The economy has been rising steadily for months, so much so that investors have begun to worry whether it's time for a "correction" -- read: A substantial, if temporary, downturn, or even a recession, which is defined as two consecutive quarters of negative GDP.
They have been watching the Federal Reserve Board closely to see whether the Fed will boost interest rates to slow the growth rate.
Today, they got the news that the Fed will not boost interest interest rates. So is that good news or not?
It could mean that the nation's central bank believes the economy still has some growth potential left, so there's no need to hit the monetary brakes. Or it could mean that the Fed is taking some cues from the president, who has been calling for a growth rate of as much as 4 percent. Currently, GDP has been growing at about 2 percent, and unemployment has been steady at some 4 percent.
However.
The minutes of the most recent Fed meeting, released today, were for a meeting that was held three weeks ago. Meanwhile, Britain's jobless rate jumped to 4.4 percent, while average pay level did not change.
So will the U.S. economy remain strong and growing, or will it stall and fall?
Aye, that is the question.
If the economy grows and unemployment is low, that means jobs are available. But when jobs are not available in other countries -- unemployment rates rise -- that means workers will go to where the jobs are. And if that means moving to other regions within a country or emigrating to another country, that's what people do.
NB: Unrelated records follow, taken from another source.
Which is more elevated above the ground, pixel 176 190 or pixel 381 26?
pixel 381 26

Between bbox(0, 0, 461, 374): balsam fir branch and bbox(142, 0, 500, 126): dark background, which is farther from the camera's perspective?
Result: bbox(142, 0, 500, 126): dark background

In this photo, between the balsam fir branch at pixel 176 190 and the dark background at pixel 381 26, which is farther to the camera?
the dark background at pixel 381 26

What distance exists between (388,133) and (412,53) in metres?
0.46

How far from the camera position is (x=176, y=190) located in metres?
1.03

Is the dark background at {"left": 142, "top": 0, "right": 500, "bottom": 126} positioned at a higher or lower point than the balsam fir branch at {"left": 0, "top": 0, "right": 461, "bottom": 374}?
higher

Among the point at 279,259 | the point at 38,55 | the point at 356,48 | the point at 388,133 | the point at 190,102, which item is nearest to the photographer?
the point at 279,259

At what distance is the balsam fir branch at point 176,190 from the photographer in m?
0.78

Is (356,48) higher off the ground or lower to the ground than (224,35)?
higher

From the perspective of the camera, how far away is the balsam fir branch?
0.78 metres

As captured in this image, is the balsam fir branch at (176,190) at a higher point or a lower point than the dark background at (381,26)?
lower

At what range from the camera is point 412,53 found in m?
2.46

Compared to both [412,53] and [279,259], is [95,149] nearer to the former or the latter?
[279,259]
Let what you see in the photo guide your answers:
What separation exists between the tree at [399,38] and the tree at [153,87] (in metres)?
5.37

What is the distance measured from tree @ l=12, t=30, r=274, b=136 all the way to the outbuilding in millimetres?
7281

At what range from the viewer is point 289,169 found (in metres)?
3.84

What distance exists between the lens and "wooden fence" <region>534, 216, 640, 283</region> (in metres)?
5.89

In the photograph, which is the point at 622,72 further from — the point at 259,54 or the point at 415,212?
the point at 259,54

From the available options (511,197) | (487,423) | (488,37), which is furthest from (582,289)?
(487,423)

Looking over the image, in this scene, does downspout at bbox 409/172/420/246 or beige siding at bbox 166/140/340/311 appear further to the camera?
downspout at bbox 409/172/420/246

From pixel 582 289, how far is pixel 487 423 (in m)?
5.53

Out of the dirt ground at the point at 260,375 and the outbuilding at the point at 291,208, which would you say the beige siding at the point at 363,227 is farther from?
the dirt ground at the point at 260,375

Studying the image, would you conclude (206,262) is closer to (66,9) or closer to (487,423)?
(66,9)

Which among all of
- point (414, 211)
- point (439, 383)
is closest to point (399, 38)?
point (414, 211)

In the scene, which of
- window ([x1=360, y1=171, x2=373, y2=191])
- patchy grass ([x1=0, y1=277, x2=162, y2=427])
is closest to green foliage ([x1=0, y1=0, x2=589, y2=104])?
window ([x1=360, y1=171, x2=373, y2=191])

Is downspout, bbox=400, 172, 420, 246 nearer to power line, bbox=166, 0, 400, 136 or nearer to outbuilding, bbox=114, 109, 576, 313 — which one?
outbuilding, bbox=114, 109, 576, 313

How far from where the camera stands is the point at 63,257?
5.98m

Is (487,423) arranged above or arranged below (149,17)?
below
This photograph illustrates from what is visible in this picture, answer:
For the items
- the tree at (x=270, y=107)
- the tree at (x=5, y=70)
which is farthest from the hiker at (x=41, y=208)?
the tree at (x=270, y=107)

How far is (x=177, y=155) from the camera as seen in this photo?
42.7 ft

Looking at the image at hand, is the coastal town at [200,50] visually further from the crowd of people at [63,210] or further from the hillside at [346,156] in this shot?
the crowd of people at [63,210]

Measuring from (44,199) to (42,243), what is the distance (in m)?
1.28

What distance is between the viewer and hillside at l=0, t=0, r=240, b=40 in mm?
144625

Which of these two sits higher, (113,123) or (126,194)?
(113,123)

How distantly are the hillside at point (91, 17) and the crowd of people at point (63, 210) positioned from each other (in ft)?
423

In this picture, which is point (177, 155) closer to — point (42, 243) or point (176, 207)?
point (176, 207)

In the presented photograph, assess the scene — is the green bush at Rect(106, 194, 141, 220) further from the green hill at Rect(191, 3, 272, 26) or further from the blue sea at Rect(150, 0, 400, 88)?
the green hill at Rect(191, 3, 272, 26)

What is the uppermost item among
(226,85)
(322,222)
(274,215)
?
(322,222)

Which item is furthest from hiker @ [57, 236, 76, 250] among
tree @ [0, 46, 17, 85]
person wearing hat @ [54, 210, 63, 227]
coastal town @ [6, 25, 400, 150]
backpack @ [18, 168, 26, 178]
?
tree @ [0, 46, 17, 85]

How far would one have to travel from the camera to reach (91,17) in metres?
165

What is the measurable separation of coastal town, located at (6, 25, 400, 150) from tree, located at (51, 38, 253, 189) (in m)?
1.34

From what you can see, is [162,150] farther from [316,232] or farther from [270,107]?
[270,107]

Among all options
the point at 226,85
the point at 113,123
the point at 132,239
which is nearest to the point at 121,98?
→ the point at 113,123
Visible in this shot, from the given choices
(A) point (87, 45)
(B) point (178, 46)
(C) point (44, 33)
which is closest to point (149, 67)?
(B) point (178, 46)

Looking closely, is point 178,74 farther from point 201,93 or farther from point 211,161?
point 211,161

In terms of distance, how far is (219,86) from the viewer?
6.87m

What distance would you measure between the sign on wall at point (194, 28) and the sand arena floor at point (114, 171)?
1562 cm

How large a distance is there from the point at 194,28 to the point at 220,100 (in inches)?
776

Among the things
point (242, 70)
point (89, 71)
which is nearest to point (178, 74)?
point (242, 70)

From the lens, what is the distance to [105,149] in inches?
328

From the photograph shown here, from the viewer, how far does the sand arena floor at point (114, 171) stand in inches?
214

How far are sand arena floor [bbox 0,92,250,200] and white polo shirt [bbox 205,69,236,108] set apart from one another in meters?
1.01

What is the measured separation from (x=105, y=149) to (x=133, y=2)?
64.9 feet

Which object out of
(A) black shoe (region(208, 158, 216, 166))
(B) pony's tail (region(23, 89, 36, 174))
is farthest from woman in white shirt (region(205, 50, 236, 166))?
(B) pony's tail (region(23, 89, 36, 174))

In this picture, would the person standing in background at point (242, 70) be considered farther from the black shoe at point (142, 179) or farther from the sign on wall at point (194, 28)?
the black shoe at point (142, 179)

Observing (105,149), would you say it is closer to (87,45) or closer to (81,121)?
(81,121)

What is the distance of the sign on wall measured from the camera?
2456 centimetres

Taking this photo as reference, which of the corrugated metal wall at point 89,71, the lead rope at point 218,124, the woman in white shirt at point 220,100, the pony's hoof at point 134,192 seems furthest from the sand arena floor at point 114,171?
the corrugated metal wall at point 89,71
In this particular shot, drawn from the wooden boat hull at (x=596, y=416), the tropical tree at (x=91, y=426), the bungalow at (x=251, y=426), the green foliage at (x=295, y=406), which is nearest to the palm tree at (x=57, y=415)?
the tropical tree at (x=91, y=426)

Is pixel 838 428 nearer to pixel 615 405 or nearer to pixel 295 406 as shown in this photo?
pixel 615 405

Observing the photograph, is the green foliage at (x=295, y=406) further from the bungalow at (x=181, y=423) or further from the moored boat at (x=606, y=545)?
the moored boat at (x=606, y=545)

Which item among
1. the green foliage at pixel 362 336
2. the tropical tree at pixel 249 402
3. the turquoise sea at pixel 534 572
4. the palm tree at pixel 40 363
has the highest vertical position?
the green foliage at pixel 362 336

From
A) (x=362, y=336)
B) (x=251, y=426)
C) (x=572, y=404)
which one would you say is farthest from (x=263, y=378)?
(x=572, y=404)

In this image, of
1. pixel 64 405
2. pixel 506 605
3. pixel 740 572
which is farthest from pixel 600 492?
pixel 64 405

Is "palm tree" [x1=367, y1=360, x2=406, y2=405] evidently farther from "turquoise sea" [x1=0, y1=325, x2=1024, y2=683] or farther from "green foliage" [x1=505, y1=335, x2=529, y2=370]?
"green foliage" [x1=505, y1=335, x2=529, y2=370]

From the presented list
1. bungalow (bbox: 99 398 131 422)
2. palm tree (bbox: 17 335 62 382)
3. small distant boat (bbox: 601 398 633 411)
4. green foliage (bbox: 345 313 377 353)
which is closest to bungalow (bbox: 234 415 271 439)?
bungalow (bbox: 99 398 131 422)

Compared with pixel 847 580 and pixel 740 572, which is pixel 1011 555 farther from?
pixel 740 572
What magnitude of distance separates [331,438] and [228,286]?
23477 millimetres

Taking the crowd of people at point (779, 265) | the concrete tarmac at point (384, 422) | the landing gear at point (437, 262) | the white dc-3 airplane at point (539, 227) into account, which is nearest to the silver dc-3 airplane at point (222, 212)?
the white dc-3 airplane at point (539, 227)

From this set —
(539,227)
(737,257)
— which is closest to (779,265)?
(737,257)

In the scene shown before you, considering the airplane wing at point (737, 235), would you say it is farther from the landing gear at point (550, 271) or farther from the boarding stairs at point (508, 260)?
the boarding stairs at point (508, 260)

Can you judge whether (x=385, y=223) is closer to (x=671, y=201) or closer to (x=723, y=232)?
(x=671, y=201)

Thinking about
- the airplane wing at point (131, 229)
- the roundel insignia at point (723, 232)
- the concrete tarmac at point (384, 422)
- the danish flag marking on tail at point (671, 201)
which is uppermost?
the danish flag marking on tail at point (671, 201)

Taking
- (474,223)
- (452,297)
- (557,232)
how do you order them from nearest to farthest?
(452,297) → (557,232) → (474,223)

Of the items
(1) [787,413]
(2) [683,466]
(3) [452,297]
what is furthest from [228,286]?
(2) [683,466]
Historically, that's what has driven immigration to America for many decades -- this is where the jobs are.
But the president wants to increase jobs for Americans while keeping out others.
Economics 101 and common sense says things don't work that way. Wages rise to compensate for a labor shortage, which causes higher consumer prices and also attracts more migrants.
You can't build a wall to keep out workers while expecting those already here to accept low pay for high skill jobs.